Snapshots from Canvassing

  • You will spend the entire hour's drive to your canvassing location drinking coffee, thereby needing a bathroom break before you've even started. Of course, there are no bathrooms in close proximity, so you're S.O.L. until halfway through the morning when you take a three-block detour from your canvassing route to cross a busy highway and borrow a scary restroom at the local Dairy Queen.

  • More people have little yippy dogs than should be allowed by law.

  • You will be cat-called. Chalk it up to the fact that he's never seen a woman in a wool coat and pashmina before.

  • Despite meticulously planning an efficient route, you will invariably miss a block somewhere and have to walk through half the neighborhood to access it. Again.

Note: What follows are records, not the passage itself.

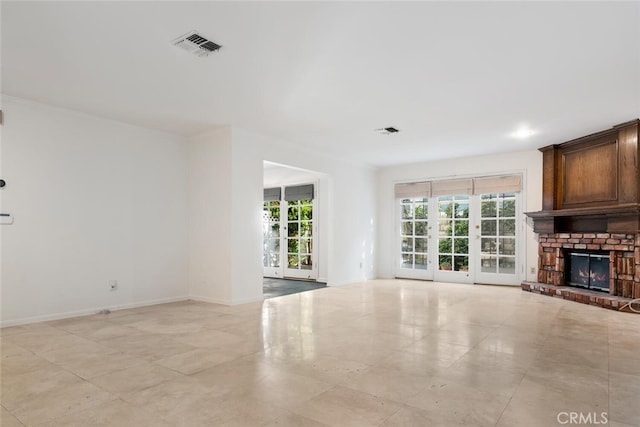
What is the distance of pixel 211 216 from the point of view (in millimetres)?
5602

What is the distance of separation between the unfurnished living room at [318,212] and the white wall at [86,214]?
0.08 ft

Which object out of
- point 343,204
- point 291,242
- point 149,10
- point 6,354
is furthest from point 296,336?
point 291,242

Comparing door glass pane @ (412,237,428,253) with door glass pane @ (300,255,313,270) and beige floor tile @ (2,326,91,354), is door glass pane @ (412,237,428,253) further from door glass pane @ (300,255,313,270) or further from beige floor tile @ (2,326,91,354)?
beige floor tile @ (2,326,91,354)

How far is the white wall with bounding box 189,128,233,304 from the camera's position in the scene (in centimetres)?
538

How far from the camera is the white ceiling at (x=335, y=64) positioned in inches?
102

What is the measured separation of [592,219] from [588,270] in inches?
32.6

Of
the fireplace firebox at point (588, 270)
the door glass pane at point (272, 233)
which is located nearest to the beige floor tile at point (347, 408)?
the fireplace firebox at point (588, 270)

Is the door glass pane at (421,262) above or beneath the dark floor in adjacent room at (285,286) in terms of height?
above

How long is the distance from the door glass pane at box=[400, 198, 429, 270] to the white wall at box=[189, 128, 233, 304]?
4428mm

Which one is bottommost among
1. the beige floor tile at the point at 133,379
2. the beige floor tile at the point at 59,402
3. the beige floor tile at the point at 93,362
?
the beige floor tile at the point at 93,362

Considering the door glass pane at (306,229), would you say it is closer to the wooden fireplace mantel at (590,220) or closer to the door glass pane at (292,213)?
the door glass pane at (292,213)

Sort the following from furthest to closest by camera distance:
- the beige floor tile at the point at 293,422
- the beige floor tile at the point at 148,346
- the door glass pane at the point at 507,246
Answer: the door glass pane at the point at 507,246 < the beige floor tile at the point at 148,346 < the beige floor tile at the point at 293,422

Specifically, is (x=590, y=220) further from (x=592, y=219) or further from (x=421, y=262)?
(x=421, y=262)

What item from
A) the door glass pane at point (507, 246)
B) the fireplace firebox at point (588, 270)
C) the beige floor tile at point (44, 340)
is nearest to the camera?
the beige floor tile at point (44, 340)
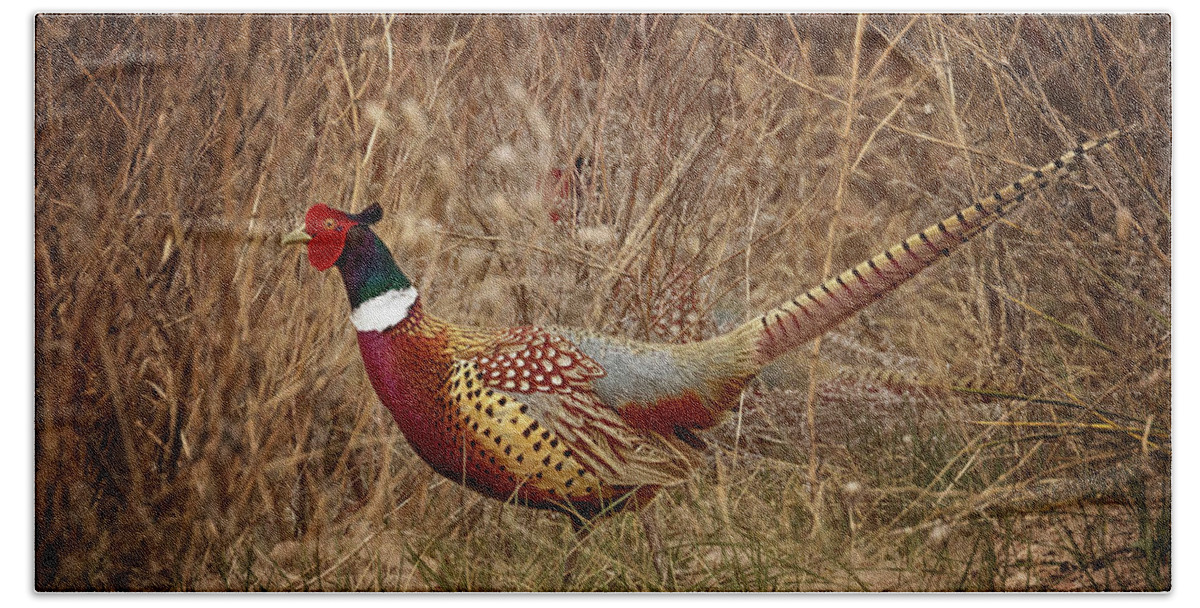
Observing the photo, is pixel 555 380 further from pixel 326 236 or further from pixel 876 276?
pixel 876 276

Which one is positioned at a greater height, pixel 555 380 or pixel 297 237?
pixel 297 237

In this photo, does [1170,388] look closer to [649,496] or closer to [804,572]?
[804,572]

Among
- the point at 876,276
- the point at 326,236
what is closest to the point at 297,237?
the point at 326,236

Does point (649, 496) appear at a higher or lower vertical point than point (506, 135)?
lower

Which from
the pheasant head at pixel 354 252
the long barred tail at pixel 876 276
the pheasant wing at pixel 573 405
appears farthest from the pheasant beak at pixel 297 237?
the long barred tail at pixel 876 276

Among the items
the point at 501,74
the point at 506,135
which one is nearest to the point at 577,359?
the point at 506,135

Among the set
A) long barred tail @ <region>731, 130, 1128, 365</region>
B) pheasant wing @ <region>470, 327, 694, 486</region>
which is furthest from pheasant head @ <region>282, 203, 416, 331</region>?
long barred tail @ <region>731, 130, 1128, 365</region>

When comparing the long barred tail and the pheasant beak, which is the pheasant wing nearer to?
the long barred tail
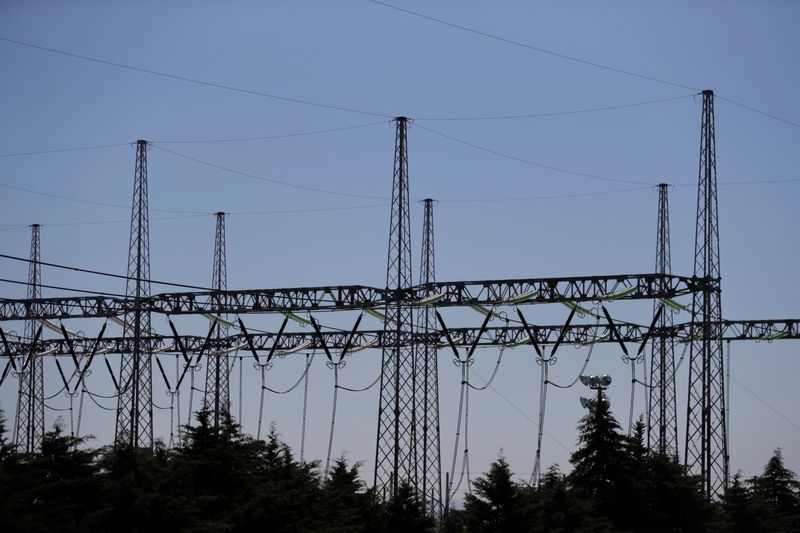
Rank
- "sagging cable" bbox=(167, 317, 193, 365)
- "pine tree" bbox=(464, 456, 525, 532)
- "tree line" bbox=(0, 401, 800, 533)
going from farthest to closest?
"sagging cable" bbox=(167, 317, 193, 365), "pine tree" bbox=(464, 456, 525, 532), "tree line" bbox=(0, 401, 800, 533)

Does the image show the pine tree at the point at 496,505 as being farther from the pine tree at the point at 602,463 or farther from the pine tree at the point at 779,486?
the pine tree at the point at 779,486

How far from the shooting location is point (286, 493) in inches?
1395

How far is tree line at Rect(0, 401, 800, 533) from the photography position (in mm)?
30328

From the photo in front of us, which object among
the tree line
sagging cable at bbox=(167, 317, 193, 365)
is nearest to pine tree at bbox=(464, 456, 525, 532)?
the tree line

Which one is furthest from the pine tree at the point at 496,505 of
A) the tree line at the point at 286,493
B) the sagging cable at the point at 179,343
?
the sagging cable at the point at 179,343

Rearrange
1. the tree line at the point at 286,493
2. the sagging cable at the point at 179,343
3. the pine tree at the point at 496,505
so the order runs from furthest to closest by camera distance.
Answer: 1. the sagging cable at the point at 179,343
2. the pine tree at the point at 496,505
3. the tree line at the point at 286,493

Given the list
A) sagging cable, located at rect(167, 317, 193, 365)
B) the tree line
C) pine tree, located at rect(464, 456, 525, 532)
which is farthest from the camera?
sagging cable, located at rect(167, 317, 193, 365)

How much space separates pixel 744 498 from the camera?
51.5m

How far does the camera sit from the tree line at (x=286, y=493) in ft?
99.5

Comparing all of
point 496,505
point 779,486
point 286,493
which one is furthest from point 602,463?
point 779,486

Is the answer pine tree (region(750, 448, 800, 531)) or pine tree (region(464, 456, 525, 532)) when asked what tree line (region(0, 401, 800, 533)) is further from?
pine tree (region(750, 448, 800, 531))

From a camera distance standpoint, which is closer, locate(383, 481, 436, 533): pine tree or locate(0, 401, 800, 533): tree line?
locate(0, 401, 800, 533): tree line

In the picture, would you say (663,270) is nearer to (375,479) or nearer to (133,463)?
(375,479)

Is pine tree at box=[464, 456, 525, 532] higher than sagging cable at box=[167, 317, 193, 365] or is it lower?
lower
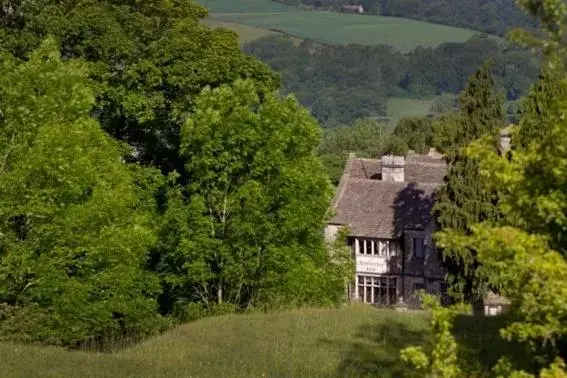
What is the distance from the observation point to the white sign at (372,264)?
59.7 m

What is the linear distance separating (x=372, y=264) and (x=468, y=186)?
15836 millimetres

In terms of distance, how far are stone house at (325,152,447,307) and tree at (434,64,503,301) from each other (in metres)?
10.6

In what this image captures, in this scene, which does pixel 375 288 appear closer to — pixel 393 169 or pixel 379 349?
pixel 393 169

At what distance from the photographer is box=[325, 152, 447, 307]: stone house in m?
57.8

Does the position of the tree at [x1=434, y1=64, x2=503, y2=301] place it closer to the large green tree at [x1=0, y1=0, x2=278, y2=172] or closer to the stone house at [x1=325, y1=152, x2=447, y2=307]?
the stone house at [x1=325, y1=152, x2=447, y2=307]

  • People will answer the door in their underwear. Yes, really. Be glad there's underwear involved.

  • The voter on your list identified as "Ricki" is not the Indian woman you expected. Rather, Ricki is the husband of the chain-smoking woman who just answered the door. In retrospect, you'll realize that if she were Indian, it probably would have been "Rikki." Also, she probably wouldn't live in rural Indiana.

  • Following this episode, you'll spend the next fifteen minutes with the text of Tikki Tikki Tembo* running through your head. Wonder why your brain sees fit to remember a book from your childhood, but almost let you leave the house without packing underwear.

  • Because elections only come every-other year, know that you'll forget all of this until the next time you're out canvassing.


*Also known as "Tikki tikki tembo-no sa rembo-chari bari ruchi-pip peri pembo." For those of you who don't remember, the crux of the story is that he fell into a well.

5 Comments:

At Sun Nov 12, 02:26:00 PM PST, Anonymous Clueless said...

Now I know why I spend my vacations chasing trout in Wyoming rather than votes in Indiana. I'm glad I got that straight. No pashmina in the mountains, either (what the heck is that anyway?)

 
At Sun Nov 12, 07:26:00 PM PST, Anonymous Horrible Warning said...

Sounds like you still got your exercise...especially while doing the pee pee dance (I have so been there!!).

I find it interesting that it's for a candidate that you can't even legally vote for. Now THAT is dedication.

 
At Sun Nov 12, 08:55:00 PM PST, Blogger Carolie said...

I remember that book! Damn. Now the name is stuck in my head! Thanks a ton.

 
At Mon Nov 13, 09:14:00 AM PST, Anonymous kristina said...

I was actually thinking about that book the other week and could not remember the name past "chari bari". So thank you!

(and of course, glad to hear about your part in this election!)

 
At Mon Nov 13, 10:16:00 AM PST, Anonymous Superfantastic said...

At least you skipped the part of canvassing where you drive an hour and a half, hit four houses, then sprain your ankle badly, forcing you to hobble back to your car at the McDonalds and your co-canvasser to ask the McStaff for a cup of ice for the ankle which you prop on the dashboard for your hour and a half ride home. (I may be a huge accidental effort-waster due to my bad ankles, but at least I had the good sense to park near a restroom!)